If you feel that a passed ABX is a valid way to demonstrating that any particular individual can distinguish a difference between two specific things at any particular time and that caution needs to be exercised when drawing conclusions from a negative result, the concerns raised about the study don't have any bearing.

To use it to claim that there is no such thing as placebo effect in hearing was more than just a bit of a stretch, however.

PS: I did not change the title of the discussion, though I will openly admit that it caused me to have a negative bias when entering it.  Had the OP just added a question mark at the end ("Placebo effect does not exist?"), I imagine things would have gone a bit differently.  Instead it was presented as a bold claim that is simply and patently false.  Maybe the intention was to be controversial in order to attract attention.  The problem is that it isn't controversial, at least not amongst the people who are knowledgeable on the subject, from what I can tell.

Medic. study—placebo tends to lack important effect—relevant to audio?

Reply #26
Here's from the 2004 analysis by the same authors, Is the placebo powerless?
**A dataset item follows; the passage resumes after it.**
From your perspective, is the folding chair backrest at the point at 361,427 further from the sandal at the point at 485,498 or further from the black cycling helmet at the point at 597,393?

Update of a systematic review with 52 new randomized trials comparing placebo with no treatment.:
Quote
We found no evidence of a generally large effect of placebo interventions. A possible small effect on patient-reported continuous outcomes, especially pain, could not be clearly distinguished from bias. (emphasis added)

The effect is "possible" and "small", but the important part is that it can't be distinguished from bias. So you have two explanations for the possible and small effect:
A) It really is just bias.
B) Faith and precoceptions can reduce subjectively reported symptoms BUT NOT objectively reported ones.
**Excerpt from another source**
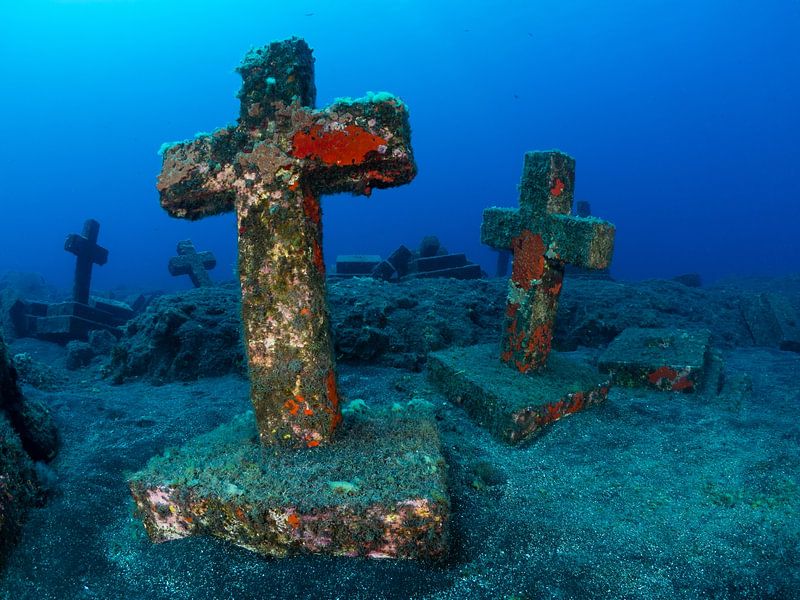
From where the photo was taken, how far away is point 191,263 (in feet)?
42.0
I find this study revolutionary when contrasted with the standard, widely accepted view on the subject.

Medic. study—placebo tends to lack important effect—relevant to audio?

Reply #27
If you feel that a passed ABX is a valid way to demonstrating that any particular individual can distinguish a difference between two specific things at any particular time and that caution needs to be exercised when drawing conclusions from a negative result, the concerns raised about the study don't have any bearing.


I agree.
John Siau
Vice President
Benchmark Media Systems, Inc.

Medic. study—placebo tends to lack important effect—relevant to audio?

Reply #28
@gnusmas997: We all get the point of the study. You don't have to keep reinforcing it. The problem is that we don't see how it in any way applies to how we do ABX testing or what conclusions we draw from it. Nor are we likely to change our use of the term "placebo" because it can mean something somewhat different in a different application.



Medic. study—placebo tends to lack important effect—relevant to audio?

Reply #30
@gnusmas997: We all get the point of the study. You don't have to keep reinforcing it. The problem is that we don't see how it in any way applies to how we do ABX testing or what conclusions we draw from it. Nor are we likely to change our use of the term "placebo" because it can mean something somewhat different in a different application.

pdq,

Would you consider the following as an acceptable definition of placebo effect in audio?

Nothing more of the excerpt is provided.